Niente festa promozione in curva Est: protesta durante l'ultima gara di campionato con l'Ancona dopo le cinque diffide della procura ad altrettanti tifosi che non potrenno andare allo stadio fino al 2015

TERAMO. Niente cori in curva Est, niente festa e niente bandiere biancorosse. Domenica, nel giorno del trionfo del Teramo, i tifosi biancorossi rimarranno in silenzio durante l'ultima gara di campionato contro l'Ancona. E' stato un vero e proprio fulmine a ciel sereno a innescare, poche ore fa, la presa di posizione degli ultrà teramani. La causa è un durissimo provvedimento della questura: cinque diffide nei confronti di altrettanti tifosi che potranno tornare allo stadio solo nel 2015. I motivi del provvedimento? Risalgono a quanto accadde lo scorso 25 aprile, in occasione del match Teramo-Riccione.

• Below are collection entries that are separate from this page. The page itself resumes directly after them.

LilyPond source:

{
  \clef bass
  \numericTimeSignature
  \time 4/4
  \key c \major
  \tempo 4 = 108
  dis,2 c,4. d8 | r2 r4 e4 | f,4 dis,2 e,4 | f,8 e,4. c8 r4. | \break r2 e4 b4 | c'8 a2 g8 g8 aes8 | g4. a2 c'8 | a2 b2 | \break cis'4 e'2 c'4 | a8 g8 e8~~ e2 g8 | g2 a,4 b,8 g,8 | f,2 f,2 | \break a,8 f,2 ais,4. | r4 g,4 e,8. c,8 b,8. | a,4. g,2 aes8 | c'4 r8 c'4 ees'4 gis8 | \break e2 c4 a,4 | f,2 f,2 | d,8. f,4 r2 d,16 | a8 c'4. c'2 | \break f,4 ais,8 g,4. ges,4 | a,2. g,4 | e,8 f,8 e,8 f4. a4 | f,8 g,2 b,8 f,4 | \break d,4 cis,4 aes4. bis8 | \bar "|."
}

A tre ultrà, puniti con un Daspo di tre anni, viene contestato il tentativo di entrare allo stadio con uno striscione che solidarizzava con un esponente della curva (Davide Rosci) attualmente sottoposto ad arresti domiciliari per gli scontri di Roma del 15 ottobre; agli altri due ragazzi, costretti a rimanere lontano dagli stadi per due anni, viene invece contestata un'invasione di campo a fine gara, in piena festa promozione. In risposta alla mazzata il settore degli ultrà, pertanto, domenica rimarrà in silenzio. Un eloquente silenzio.